If you would like to comment on what you have read here, I would love to hear from you. Please email me at email@example.com. Please keep in mind that if you’re a NERC entity, Tom Alrich LLC can help you with NERC CIP issues or challenges like what is discussed in this post – especially on compliance with CIP-013. And if you’re a security vendor to the power industry, TALLC can help you by developing marketing materials, delivering webinars, etc. To discuss any of this, you can email me at the same address.
[i] To speak more accurately, the problem isn’t exactly that R1.1 doesn’t provide information about what should be in the plan. The real problem is that NERC’s very prescriptive enforcement format (based on auditing, of course), simply isn’t suited for plan-based requirements like CIP-013 R1. If there were a collaborative format in which the Regions could freely work with an entity to make sure they developed a good plan, then worked with them to make sure the plan was implemented well, the fact that R1.1 doesn’t provide much guidance on what should be in the plan wouldn’t matter so much.
But because NERC only knows how to do strict auditing-based enforcement, it simply isn’t possible for them to officially work with the entity to understand what they need to do to develop a good plan – because of auditor independence concerns, of course. To some degree, all of the Regions actually do work with their member entities as they come into compliance – and some more than others. But it is always a kind of don’t ask/don’t tell sort of enterprise. I hope someday NERC can have a different enforcement model for the CIP standards, since cybersecurity is completely different from electrical engineering – which is ultimately what the 693 standards are based on. Prescriptive requirements and audits just don’t work for cyber.
[ii] However, this is a pretty amazing omission. It would be like an ordinance for obeying stop signs spending a lot of time describing the different types of stop signs, but never actually requiring that you stop for one!

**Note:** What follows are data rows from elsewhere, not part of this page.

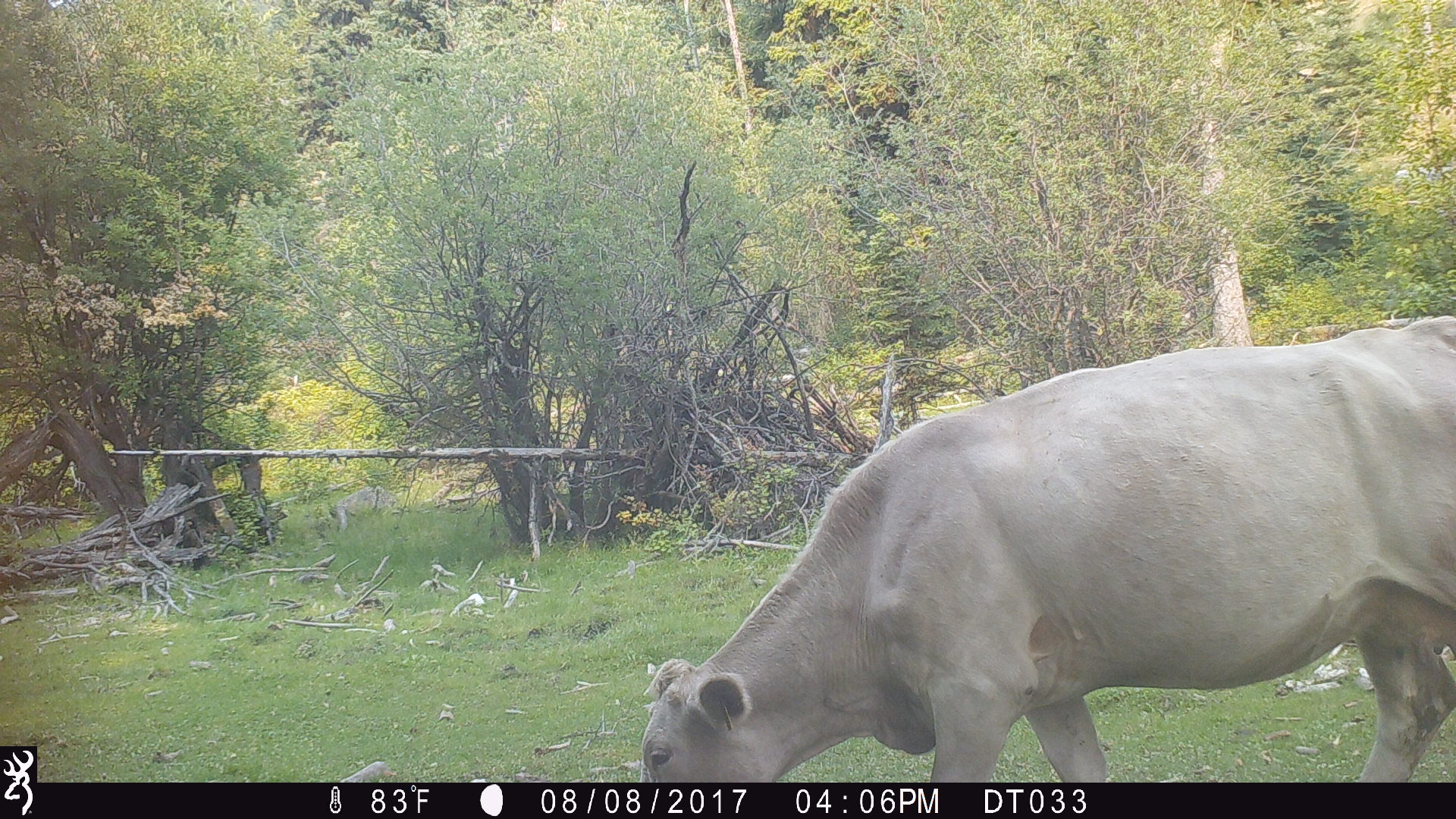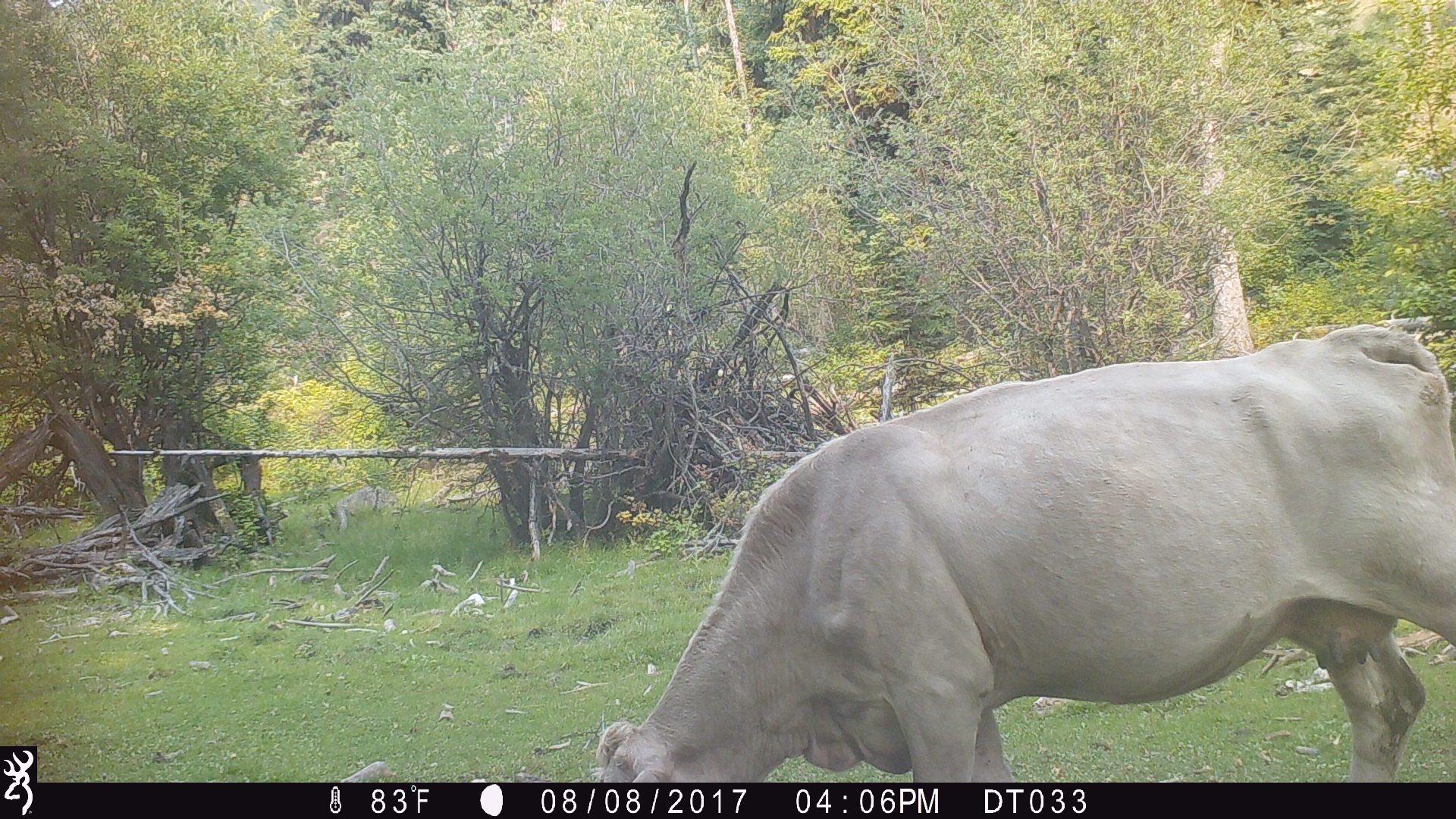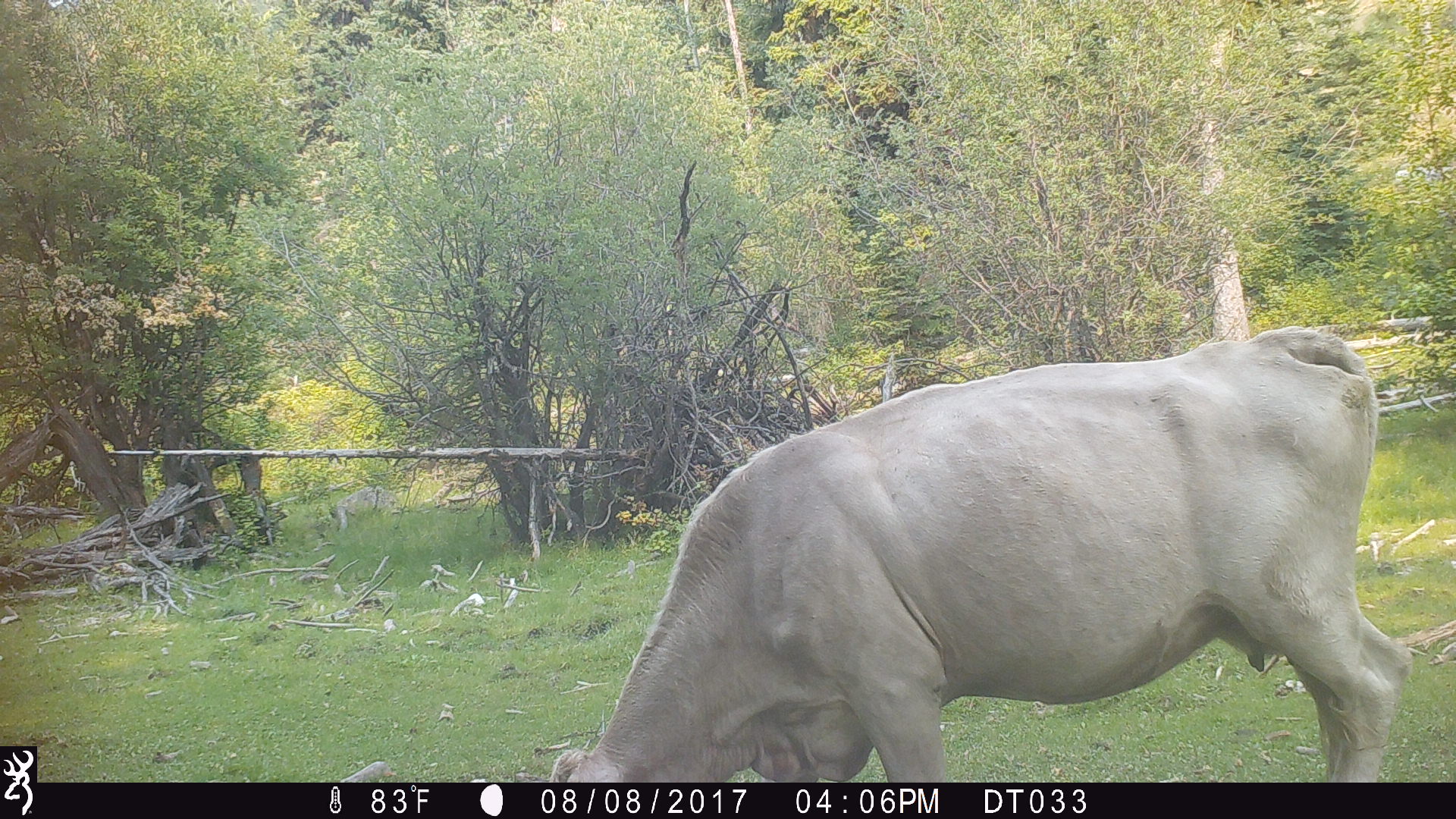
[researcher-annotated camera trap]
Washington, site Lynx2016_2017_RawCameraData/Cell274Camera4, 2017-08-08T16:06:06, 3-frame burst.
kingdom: Animalia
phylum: Chordata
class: Mammalia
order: Artiodactyla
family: Bovidae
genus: Bos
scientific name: Bos taurus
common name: domestic cattle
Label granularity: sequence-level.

As I said, I don’t think there’s any possibility that this omission will invalidate CIP-013-1, but I certainly hope FERC adds this to their to-do list for NERC for CIP-013-2, as they develop their Order approving CIP-013-1. I can think of a few other things I would like to see on that to-do list as well, so if one of the Commissioners wants to call me or invite me over for beers (I would come, even though I live in Chicago! – although I wish they’d invited me when I was in DC and McLean, VA last week), I’ll be glad to describe my ideas to them. These have all been stated in my posts at various times, but who has time to read through all of those things? I certainly don’t.
[iii] The one exception to this rule that I know of is the recent NERC Supply Chain Risk Assessment report, which was prepared by EPRI. It is a good document, and does list some different supply chain risks that have nothing to do with the six things. However, it also doesn’t even pretend to provide guidance for CIP-013 compliance.

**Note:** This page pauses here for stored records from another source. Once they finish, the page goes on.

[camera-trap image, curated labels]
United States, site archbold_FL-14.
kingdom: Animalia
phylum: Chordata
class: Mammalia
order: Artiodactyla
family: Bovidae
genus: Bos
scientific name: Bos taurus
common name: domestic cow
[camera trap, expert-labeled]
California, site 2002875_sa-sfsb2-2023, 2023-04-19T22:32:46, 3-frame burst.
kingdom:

[iv] The six mitigations appear at different points in the order, but they all were directly ordered by FERC. The drafting team had the good idea to gather them all in one place in the new standard, rather than have six separate prescriptive requirements for them.
[vi] I admit this person brought up his question during a different discussion of CIP-013 on the first day of the conference (Howard spoke on the second day). My response discussed below was also given on the first day.